Written problem:
Count the lines below that contain the string "point" and reply with only that number.

Dataset records:

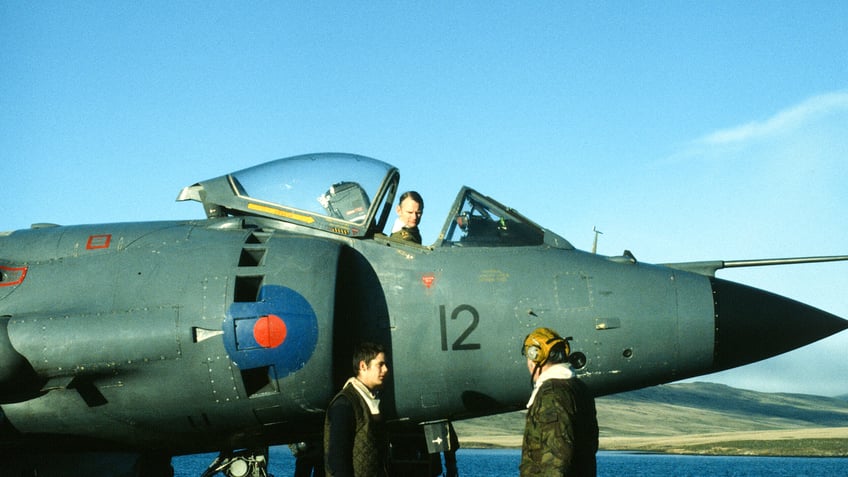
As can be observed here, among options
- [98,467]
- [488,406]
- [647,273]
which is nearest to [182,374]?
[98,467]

--

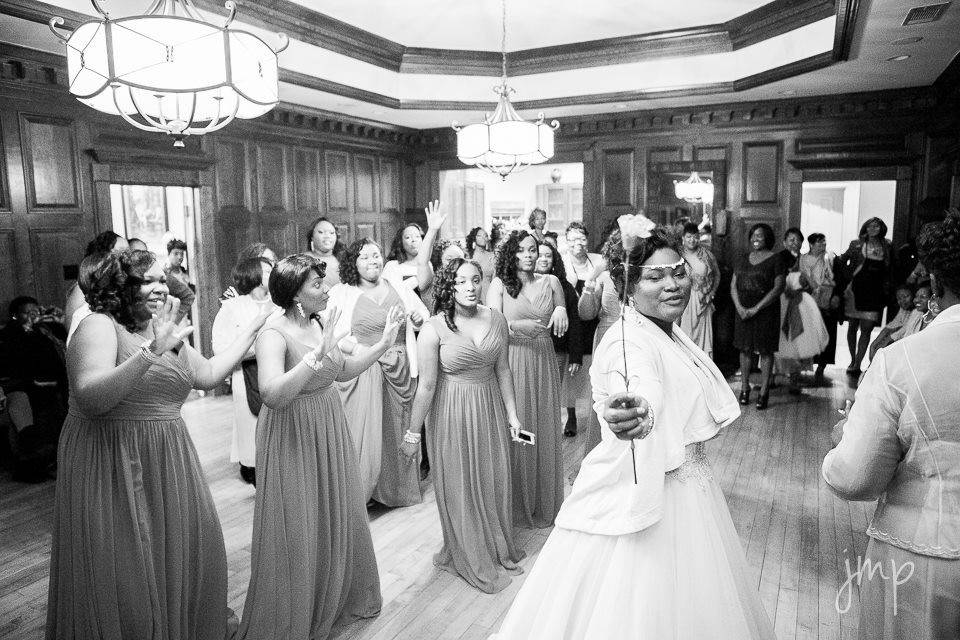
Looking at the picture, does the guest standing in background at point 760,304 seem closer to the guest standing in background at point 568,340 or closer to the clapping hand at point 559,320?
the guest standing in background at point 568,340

Problem solution:
2